### EXERCISE BRIEF
Reproduce the records verbatim, starting at the line that contains "What is the separation distance" and ending with the final line of the records.

========

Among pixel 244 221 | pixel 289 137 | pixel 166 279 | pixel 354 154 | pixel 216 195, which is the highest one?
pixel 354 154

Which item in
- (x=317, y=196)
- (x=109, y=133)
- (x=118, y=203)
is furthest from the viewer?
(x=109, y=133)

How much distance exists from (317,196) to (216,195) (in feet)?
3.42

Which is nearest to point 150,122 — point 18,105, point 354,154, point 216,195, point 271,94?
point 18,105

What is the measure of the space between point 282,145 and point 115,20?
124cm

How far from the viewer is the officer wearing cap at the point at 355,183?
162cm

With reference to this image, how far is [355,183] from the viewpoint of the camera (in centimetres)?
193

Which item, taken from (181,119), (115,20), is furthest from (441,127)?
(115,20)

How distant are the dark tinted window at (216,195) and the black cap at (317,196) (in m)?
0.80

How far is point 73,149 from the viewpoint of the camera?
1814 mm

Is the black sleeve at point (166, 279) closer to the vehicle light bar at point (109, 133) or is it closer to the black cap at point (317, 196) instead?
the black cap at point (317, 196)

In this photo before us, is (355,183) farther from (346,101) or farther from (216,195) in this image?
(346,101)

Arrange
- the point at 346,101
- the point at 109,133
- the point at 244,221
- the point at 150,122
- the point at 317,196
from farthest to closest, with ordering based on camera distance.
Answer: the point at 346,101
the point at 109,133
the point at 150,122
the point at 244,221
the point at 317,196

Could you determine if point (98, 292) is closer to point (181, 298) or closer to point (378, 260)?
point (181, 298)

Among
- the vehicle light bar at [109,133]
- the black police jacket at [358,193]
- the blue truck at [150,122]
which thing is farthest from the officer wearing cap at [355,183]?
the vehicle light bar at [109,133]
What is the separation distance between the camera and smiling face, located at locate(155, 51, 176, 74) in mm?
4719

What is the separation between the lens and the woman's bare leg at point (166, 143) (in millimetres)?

========

### SOLUTION FOR THIS EXERCISE
What is the separation distance between the camera and smiling face, located at locate(155, 51, 176, 74) in mm?
4719

What is the separation between the lens and the woman's bare leg at point (166, 143) (in millimetres)?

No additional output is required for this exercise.